- TRY IT
Your output should be the lines from the one with "Sprzedam Garmin 735xt" through the last line of the records below, exactly as written, minus the pictures.
------ INFORMATION SUPPLIED ------
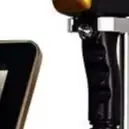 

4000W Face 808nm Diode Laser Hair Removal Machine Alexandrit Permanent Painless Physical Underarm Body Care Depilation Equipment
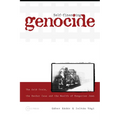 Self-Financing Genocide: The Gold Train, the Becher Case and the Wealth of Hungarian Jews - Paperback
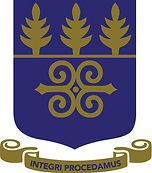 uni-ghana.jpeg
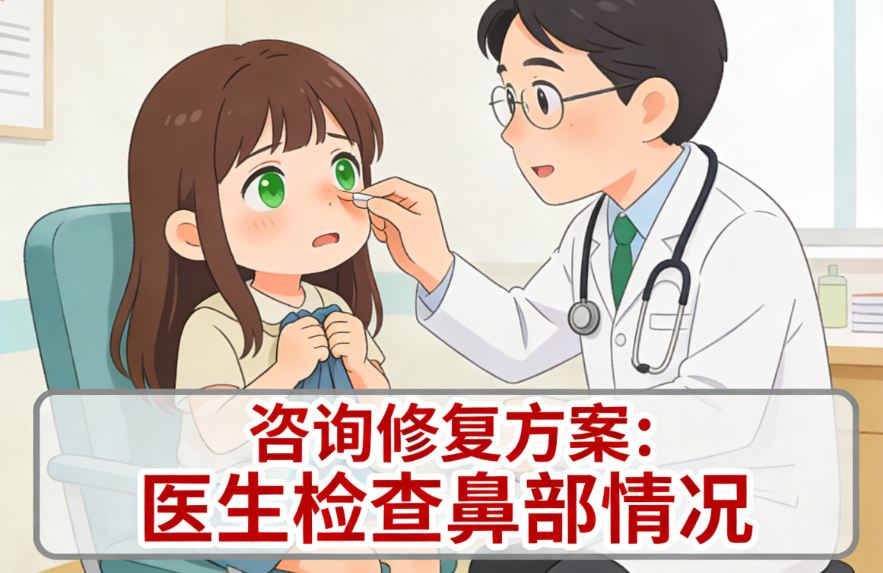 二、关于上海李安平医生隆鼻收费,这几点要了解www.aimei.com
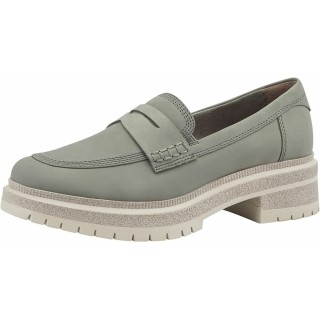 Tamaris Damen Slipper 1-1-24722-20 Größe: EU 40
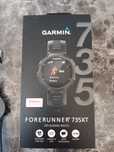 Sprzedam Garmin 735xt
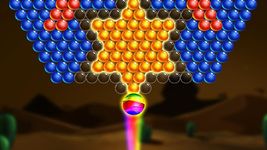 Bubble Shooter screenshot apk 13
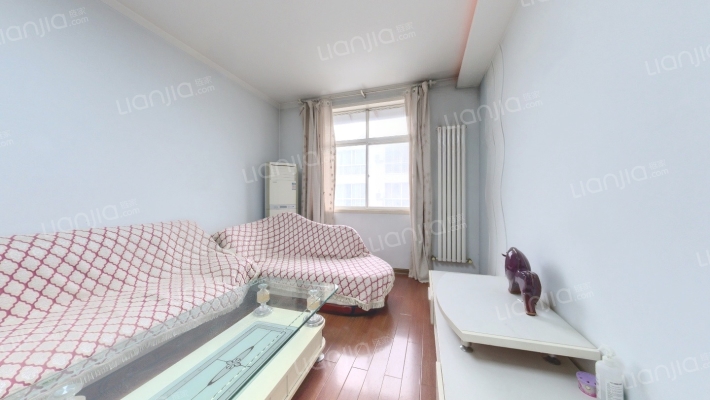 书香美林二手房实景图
------
- COMPLETED TASK
 Sprzedam Garmin 735xt
 Bubble Shooter screenshot apk 13
 书香美林二手房实景图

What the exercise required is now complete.